Although most EGFR-mutant tumors exhibit dramatic initial response to EGFR-TKIs, the magnitude and duration of the responses varies widely even among responders, leading to considerable variation in survival outcomes. The identification of patients who may experience early progression after the EGFR-TKI treatment is important for optimizing personalized therapeutic strategies. Possible mechanisms for these heterogeneous clinical outcomes include clinical characteristics,36 tumor heterogeneity,37 genetic variants,38–40 or various drug-resistance mechanisms.9–13 Studies reported that several genetic variants could predict clinical outcomes in patients treated with EGFR-TKIs, including polymorphisms in EGFR gene, TGF-β pathway genes, or BIM deletion polymorphism.13,38–40 Our result suggests that four genetic polymorphisms at miRNA binding sites, especially NUP62 rs9523A>G, may be useful in predicting the PFS and OS after EGFR-TKIs. Because the duration of response to EGFR-TKIs is not predictable for individual patients even if the median PFS of 12 months from clinical trials is often referred to, the bad genotypes of those variants may be used as minor resistance factors helping the clinicians to predict the therapeutic course and to make a closer monitoring plan for disease progression. For potential clinical applicability, further studies are required to validate our findings.

Several limitations should be considered in this study. First, the EGFR mutation status was not assessed for all enrolled subjects because EGFR mutation test was not widely adopted in the early part of the enrollment period. Therefore, patients with unknown EGFR mutation status who experienced treatment responses or stable disease for longer than 6 months with EGFR-TKI as a second-line therapy were enrolled.22 However, there was no difference in genotype distribution between those with mutant EGFR and those with unknown EGFR status (data not shown). Second, because osimertinib was not available to many patients upon resistance to EGFR-TKIs, we could not analyze the role of osimertinib in patients who experienced disease progression after EGFR-TKI treatment, which could have had significant impact on overall survival.41 Third, we did not conduct experiments to confirm the difference in the efficacy of EGFR-TKIs according to the genotypes. Additional experiments such as CRISPR-Cas9 to generate PC9 cells with rs9523AA and PC9 cells with rs9523GG genotype may help reveal the different efficacy of EGFR-TKIs between A and G alleles.

What is required>
According to the excerpt on EGFR-TKI response, why could the authors not analyze the role of osimertinib? The records play no part in this work.

Dataset entries>
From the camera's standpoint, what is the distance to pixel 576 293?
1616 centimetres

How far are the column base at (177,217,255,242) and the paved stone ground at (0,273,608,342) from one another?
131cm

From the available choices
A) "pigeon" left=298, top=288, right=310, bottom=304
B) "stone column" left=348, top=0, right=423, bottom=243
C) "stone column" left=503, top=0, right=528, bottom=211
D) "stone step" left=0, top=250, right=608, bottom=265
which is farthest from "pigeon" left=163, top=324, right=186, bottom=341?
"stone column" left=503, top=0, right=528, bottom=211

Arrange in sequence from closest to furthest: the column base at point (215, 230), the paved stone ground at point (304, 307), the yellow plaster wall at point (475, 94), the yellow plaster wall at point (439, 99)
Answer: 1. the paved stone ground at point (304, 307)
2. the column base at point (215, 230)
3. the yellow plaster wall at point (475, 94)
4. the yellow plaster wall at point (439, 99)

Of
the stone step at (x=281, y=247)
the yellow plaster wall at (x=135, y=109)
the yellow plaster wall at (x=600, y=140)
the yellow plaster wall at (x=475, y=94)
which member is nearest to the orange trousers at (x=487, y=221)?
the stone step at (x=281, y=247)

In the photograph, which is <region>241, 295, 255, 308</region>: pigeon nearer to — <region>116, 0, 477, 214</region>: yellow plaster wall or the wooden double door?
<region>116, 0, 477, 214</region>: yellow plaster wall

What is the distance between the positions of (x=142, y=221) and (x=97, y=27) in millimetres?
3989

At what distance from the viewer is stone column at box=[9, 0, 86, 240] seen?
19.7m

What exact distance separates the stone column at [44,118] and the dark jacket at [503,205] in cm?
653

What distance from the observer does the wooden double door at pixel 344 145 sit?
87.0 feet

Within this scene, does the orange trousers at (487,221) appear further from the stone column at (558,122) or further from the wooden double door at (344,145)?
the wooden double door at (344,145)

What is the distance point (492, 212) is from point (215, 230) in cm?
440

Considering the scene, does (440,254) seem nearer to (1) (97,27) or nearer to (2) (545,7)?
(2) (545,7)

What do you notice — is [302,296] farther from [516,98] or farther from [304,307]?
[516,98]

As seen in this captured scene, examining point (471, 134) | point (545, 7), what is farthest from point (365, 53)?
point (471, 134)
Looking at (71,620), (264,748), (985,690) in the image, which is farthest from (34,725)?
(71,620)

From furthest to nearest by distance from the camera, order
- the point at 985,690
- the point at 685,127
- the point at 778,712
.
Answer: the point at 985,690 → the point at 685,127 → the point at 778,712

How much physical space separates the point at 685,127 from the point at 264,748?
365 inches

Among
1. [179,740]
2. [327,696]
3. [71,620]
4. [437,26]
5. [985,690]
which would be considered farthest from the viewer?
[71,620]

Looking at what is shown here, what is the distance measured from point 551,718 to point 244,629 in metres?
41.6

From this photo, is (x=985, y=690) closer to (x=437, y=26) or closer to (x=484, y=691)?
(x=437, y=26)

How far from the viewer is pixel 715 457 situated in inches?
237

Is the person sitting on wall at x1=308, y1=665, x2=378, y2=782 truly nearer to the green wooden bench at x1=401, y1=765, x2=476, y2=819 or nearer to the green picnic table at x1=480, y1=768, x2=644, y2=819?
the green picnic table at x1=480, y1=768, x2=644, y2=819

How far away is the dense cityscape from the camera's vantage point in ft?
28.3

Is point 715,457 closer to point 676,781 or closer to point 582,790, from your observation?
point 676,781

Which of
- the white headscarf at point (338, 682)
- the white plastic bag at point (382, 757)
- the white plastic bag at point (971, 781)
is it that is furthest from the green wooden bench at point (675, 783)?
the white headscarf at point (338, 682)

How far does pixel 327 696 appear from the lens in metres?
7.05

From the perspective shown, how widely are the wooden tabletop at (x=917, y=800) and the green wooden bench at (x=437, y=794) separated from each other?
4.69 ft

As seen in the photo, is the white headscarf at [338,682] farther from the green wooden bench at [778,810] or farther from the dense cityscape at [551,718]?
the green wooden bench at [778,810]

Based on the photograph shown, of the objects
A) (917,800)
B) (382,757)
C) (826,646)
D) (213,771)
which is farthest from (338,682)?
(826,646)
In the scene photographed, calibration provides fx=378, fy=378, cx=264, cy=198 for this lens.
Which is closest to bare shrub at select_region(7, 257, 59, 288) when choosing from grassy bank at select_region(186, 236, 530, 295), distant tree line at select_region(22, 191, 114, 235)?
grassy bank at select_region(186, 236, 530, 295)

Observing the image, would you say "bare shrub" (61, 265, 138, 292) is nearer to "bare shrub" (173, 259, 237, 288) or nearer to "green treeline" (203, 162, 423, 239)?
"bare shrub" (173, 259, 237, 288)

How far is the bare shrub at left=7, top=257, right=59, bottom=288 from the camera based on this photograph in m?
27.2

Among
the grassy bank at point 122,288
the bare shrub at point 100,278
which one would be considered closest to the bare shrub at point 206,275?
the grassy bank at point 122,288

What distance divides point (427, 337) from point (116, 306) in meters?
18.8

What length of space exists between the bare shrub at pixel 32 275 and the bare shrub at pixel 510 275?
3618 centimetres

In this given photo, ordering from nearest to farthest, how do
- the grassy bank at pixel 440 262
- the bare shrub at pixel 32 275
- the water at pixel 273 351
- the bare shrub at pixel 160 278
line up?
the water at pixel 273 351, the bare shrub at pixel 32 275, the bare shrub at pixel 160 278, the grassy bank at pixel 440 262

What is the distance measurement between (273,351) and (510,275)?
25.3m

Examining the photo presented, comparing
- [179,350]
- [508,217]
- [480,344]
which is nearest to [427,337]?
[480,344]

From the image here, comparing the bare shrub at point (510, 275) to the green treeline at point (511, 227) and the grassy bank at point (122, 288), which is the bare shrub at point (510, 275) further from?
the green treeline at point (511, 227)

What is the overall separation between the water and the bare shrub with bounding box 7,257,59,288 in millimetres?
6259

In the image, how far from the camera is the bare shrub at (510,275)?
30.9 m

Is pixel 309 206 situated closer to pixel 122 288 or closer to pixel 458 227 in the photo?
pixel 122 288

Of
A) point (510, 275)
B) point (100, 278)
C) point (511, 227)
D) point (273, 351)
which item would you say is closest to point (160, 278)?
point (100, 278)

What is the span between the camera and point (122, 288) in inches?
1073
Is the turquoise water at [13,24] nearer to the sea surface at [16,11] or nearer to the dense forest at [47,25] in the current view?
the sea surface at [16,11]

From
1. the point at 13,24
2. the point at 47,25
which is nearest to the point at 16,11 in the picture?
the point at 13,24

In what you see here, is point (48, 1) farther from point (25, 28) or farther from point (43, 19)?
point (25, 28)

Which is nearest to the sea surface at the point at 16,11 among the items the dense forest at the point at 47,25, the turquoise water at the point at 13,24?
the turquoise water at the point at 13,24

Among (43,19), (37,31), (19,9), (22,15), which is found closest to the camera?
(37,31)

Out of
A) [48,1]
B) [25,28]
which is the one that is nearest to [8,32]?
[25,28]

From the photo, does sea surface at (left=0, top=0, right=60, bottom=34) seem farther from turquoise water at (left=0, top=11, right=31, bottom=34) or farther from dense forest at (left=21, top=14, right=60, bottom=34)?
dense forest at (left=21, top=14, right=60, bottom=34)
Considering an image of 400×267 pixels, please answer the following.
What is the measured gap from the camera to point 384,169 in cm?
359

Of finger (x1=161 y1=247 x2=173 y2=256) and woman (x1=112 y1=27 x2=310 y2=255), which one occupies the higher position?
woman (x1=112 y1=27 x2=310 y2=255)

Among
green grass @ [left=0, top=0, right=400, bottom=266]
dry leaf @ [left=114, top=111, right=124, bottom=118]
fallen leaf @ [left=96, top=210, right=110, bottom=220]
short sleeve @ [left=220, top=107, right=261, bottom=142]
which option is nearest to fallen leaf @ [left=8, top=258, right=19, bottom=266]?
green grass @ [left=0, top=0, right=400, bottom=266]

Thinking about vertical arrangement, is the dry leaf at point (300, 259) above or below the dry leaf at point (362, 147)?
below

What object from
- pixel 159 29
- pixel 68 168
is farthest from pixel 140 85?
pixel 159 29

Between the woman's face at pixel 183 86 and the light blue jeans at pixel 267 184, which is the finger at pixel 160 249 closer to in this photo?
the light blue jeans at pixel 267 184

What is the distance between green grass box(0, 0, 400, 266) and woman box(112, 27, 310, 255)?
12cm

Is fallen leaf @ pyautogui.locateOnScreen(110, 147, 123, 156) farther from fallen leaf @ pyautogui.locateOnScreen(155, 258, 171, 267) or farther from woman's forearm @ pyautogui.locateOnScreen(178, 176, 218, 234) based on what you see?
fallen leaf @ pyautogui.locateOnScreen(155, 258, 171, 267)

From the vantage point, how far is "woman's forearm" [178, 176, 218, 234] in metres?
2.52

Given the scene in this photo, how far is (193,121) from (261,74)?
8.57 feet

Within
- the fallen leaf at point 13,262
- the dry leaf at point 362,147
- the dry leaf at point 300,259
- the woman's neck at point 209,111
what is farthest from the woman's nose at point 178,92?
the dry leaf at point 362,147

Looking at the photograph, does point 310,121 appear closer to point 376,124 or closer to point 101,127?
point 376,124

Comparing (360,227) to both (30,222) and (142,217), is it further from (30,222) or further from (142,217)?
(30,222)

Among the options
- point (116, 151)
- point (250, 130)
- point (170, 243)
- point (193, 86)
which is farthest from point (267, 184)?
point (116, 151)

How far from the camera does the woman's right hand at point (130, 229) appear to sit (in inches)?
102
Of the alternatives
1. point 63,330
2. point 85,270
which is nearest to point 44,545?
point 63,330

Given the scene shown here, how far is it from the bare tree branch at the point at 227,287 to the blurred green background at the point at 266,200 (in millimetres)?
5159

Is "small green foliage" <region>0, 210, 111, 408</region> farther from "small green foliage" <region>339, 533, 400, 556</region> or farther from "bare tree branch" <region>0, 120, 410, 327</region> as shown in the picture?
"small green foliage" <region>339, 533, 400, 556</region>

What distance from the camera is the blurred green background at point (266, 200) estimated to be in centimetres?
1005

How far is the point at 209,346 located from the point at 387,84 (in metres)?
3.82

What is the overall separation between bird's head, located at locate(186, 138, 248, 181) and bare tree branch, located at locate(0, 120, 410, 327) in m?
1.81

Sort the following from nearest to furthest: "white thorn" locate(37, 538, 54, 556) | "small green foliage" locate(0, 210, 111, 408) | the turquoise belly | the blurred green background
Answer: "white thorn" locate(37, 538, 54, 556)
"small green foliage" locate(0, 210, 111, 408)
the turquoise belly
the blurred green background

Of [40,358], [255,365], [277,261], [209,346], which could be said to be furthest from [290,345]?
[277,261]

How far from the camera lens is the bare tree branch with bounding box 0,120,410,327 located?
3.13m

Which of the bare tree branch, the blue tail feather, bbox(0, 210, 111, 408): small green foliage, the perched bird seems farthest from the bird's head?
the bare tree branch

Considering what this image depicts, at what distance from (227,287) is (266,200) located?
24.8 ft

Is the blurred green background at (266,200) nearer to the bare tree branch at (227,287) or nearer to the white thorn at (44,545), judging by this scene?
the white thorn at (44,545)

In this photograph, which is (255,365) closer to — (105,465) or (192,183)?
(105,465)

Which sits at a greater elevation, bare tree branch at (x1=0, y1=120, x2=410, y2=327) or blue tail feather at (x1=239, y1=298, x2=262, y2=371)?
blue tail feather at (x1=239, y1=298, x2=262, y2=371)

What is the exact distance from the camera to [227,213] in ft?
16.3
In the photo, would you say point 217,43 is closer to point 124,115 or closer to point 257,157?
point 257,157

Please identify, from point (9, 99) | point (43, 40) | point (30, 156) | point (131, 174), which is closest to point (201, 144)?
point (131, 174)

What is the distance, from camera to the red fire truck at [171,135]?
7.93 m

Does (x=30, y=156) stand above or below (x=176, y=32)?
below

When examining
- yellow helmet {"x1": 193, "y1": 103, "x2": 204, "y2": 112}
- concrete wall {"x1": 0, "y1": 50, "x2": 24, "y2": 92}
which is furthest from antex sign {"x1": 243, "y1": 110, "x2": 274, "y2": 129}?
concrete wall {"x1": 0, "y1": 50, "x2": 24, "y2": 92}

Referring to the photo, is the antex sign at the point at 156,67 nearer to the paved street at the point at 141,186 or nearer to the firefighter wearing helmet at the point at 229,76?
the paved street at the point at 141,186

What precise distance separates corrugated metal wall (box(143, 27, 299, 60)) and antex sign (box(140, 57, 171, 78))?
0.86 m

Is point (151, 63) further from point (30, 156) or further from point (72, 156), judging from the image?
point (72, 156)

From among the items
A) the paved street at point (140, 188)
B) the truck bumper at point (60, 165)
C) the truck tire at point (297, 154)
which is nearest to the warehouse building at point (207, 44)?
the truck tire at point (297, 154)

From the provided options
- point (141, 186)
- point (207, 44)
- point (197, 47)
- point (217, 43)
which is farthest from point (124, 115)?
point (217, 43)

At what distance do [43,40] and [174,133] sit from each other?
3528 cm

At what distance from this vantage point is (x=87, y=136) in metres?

Answer space>
Osimertinib was not available to many patients upon resistance to EGFR-TKIs.